08 August, 2007

LINQ vs Loop - A performance test

I just installed Visual Studio 2008 beta 2 to see what the future holds for C#. The addition of LINQ has brought a variety of query keywords to the language. "Anything" can be queried; SQL databases (naturally), XML documents, and regular collections. Custom queryable objects can also be created by implementing IQueryable. Sadly, like every abstraction, these goodies all come at a cost. The question is how much?

I decided to create a simple test to see how much of a performance hit LINQ is. The simple test I deviced finds the numbers in an array that are less than 10.

Initially, I assumed the performance impact would not be too large, since its equivalent is the straightforward imperative loop, which should not be too hard for a compiler to deduce given static typing and a single collection to iterate across. Or?

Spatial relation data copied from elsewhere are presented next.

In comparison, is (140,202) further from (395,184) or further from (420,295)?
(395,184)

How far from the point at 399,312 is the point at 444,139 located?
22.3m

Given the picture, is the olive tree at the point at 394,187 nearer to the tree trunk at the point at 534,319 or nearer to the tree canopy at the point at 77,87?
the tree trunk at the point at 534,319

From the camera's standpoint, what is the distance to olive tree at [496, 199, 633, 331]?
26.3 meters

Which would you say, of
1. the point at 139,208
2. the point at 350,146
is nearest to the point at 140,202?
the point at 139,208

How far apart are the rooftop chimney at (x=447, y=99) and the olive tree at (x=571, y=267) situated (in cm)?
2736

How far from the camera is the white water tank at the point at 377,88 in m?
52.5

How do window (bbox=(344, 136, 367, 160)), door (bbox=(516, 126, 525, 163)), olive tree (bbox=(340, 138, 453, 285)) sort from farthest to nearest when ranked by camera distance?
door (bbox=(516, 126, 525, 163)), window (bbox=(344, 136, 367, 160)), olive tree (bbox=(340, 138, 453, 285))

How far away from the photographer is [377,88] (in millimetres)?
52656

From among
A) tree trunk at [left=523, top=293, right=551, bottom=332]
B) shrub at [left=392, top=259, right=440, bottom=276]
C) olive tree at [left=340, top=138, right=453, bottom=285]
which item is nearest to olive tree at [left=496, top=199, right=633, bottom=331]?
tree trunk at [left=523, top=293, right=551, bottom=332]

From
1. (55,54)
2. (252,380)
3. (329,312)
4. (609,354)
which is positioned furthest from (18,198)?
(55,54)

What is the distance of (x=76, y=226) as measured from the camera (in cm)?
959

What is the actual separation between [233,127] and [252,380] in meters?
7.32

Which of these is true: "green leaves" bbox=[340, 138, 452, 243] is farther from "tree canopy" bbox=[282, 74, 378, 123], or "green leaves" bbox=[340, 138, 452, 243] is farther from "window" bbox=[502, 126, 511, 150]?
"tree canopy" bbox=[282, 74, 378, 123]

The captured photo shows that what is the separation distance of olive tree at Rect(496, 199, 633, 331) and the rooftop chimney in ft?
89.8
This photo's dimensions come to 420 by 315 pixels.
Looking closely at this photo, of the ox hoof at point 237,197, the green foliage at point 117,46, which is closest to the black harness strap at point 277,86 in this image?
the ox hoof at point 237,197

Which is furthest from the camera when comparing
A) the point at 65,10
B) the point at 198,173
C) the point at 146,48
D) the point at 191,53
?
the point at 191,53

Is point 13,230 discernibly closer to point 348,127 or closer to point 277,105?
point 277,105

    LINQ: 00:00:04.1052060, avg. 00:00:00.0041052
    Loop: 00:00:00.0790965, avg. 00:00:00.0000790


As you can see, the performance impact is huge. LINQ performs 50 times worse than the traditional loop! This seems rather wild at first glance, but the explanation is this: The keywords introduced by LINQ are syntactic sugar for method invocations to a set of generic routines for iterating across collections and filtering through lambda expressions. Naturally, this will not perform as good as a traditional imperative loop, and less optimization is possible.

Having seen the performance impact, I am still of the view that LINQ is a great step towards a more declarative world for developers. Instead of saying "take these numbers, iterate over all of them, and insert them into this list if they are less then ten", which is an informal description of a classical imperative loop, you can now say "from these numbers, give me those that are less than ten". The difference may be subtle, but the latter is in my opinion far more declarative and easy to read.

This may very well be the next big thing, but it comes at a cost. So far, my advice is to create simple performance tests for the cases where you consider adopting LINQ, to spot possible pitfalls as early as possible.

20 comments:

  1. Iteration of arrays is highly optimized by the C# compiler and .Net JIT. So if all you are doing is a tiny bit of work over an array and it is performance critical then iterate the loop directly. LINQ comes in handy in many other situations, as there are a lot of other API's that expose collections that are not arrays.

    ReplyDelete
  2. Anders Hejlsberg31 October, 2007 02:27

    I just ran across this and tried it out.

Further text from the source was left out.